November 7, 2013 / 9:11 PM / 6 years ago

Illinois catches up on FY 2013 bills, lags on pension reform

CHICAGO, Nov 7 (Reuters) - Illinois has paid all of its bills from the prior fiscal year at the quickest pace in four years but pensions, the biggest drag on the state’s finances, remained unresolved as lawmakers on Thursday wrapped up their last scheduled session of the year.

Strong revenue in July, August and September enabled Illinois to repay remaining bills for fiscal 2013, which ended on June 30, at the speediest rate since 2009, Illinois Comptroller Judy Baar Topinka disclosed in a quarterly report released on Thursday.

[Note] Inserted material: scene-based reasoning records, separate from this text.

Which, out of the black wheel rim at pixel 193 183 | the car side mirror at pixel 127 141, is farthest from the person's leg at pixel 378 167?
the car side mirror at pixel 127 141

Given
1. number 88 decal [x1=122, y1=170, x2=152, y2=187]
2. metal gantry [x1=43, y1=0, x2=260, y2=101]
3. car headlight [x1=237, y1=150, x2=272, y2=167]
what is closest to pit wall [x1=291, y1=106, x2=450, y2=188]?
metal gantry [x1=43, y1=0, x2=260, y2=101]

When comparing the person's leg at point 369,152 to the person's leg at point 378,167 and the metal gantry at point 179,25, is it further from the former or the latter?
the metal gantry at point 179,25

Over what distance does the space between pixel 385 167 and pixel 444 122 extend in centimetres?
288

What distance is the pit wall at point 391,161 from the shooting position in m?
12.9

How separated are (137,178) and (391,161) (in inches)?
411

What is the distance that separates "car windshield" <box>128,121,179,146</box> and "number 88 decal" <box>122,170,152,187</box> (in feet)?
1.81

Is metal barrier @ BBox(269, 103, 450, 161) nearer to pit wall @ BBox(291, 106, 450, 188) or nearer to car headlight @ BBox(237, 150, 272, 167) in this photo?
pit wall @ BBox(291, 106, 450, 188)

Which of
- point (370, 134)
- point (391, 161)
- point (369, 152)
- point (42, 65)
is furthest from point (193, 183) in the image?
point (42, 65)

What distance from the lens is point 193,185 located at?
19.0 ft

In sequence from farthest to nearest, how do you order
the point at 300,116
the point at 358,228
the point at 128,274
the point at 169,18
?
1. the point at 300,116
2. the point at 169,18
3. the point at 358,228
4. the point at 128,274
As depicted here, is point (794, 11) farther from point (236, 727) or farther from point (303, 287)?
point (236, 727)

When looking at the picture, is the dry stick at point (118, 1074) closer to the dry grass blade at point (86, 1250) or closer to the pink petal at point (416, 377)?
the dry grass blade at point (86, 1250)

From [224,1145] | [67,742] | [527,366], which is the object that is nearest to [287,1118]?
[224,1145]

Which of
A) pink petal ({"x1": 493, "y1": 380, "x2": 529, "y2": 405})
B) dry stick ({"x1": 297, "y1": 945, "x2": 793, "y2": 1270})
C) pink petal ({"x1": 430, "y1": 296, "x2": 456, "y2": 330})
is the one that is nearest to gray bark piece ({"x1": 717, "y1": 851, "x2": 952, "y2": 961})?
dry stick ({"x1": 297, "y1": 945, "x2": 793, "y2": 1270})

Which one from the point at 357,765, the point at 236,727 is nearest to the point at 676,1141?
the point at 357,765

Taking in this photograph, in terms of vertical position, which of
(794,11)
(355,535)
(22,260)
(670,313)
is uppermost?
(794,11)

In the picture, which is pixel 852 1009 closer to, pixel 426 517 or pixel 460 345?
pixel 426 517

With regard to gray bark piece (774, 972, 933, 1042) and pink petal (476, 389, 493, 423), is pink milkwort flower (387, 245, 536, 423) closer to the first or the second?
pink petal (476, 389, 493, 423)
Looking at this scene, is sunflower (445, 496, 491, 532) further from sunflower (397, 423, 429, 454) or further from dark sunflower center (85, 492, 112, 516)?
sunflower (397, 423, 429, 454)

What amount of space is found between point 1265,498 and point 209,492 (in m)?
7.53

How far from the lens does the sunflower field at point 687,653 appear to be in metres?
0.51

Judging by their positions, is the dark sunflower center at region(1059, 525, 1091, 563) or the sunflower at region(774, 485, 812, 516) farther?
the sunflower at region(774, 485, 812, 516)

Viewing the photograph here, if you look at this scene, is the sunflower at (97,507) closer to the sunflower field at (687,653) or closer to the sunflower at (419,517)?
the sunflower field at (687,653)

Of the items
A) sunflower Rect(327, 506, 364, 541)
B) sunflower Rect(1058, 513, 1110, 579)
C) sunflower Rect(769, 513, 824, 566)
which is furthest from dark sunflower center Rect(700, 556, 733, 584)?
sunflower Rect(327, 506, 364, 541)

As of the end of September, the state’s bill backlog stood at $4.6 billion, down $1.3 billion from the prior September. However, Topinka projected that when all fiscal 2014 bills for the period arrive in her office, the state’s total backlog for bills invoiced as of the end of September was $7.5 billion.

The report cautioned that Illinois “remains in a financially precarious position” as income tax collections are expected to decline in the final quarter of fiscal 2014 versus the same period in fiscal 2013. That is due to a one-time revenue surge in April 2013 as investors rushed to take capital gains on their investments at the end of 2012 to avoid higher federal taxes.

An uncertain economic outlook could also slow growth in sale tax revenue, according to the comptroller.

“If the forecasted decline in revenues materializes, and the state spends its increased appropriations, the financial position of the state will deteriorate,” the report said. If a hike in income tax rates enacted in 2011 is rolled back as scheduled in 2015, that would affect the next state budget, the report noted.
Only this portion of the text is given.